Reproduce verbatim everything from the line that contains "Data-Driven Remaining Useful" down to the line that contains "Cita sin llamar", including both of those lines.

Top of DATASET RECORDS

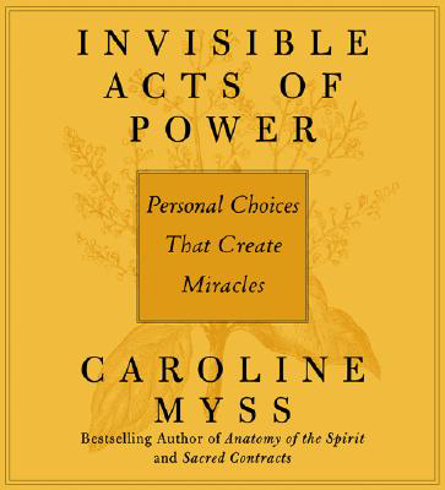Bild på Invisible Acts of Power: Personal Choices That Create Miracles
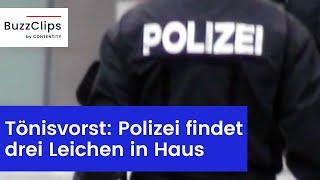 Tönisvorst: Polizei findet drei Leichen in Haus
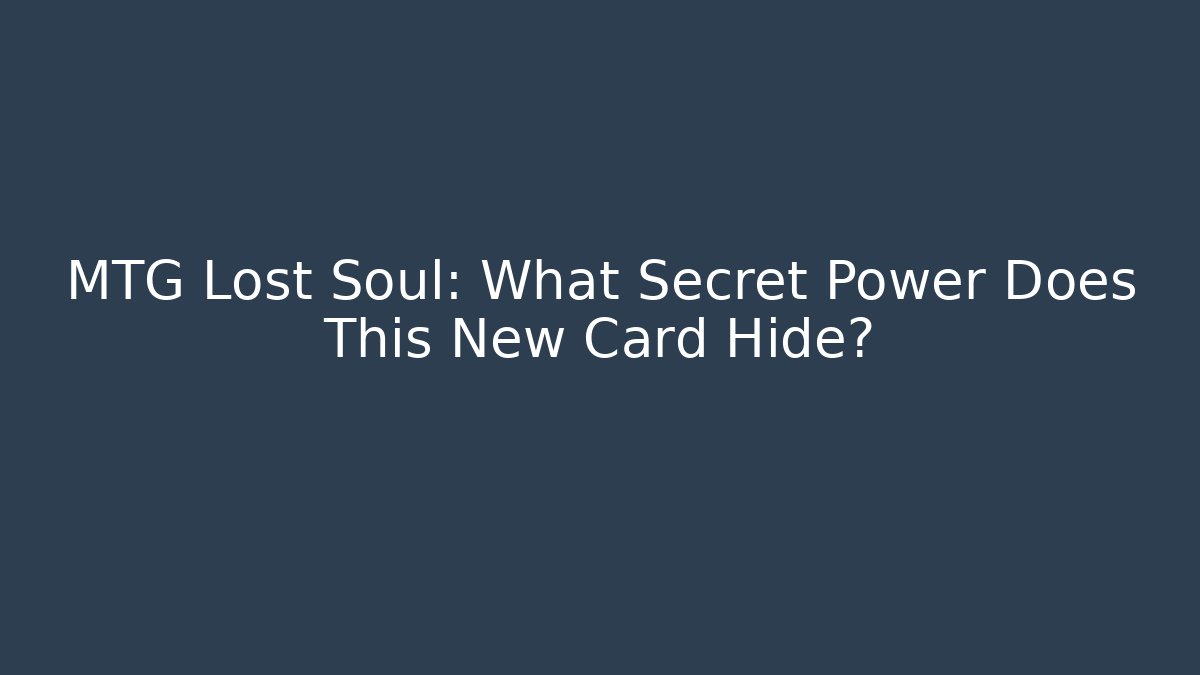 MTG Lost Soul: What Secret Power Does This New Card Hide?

Bottom of DATASET RECORDS
Top of DATASET RECORDS

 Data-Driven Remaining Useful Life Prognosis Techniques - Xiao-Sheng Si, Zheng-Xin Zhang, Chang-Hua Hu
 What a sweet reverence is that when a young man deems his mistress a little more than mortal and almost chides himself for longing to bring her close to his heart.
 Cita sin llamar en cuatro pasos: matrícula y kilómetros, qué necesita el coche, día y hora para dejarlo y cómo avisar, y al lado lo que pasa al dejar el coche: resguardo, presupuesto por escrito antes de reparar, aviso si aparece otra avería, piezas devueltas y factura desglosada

Bottom of DATASET RECORDS

**RESPONSE BELOW**.
 Data-Driven Remaining Useful Life Prognosis Techniques - Xiao-Sheng Si, Zheng-Xin Zhang, Chang-Hua Hu
 What a sweet reverence is that when a young man deems his mistress a little more than mortal and almost chides himself for longing to bring her close to his heart.
 Cita sin llamar en cuatro pasos: matrícula y kilómetros, qué necesita el coche, día y hora para dejarlo y cómo avisar, y al lado lo que pasa al dejar el coche: resguardo, presupuesto por escrito antes de reparar, aviso si aparece otra avería, piezas devueltas y factura desglosada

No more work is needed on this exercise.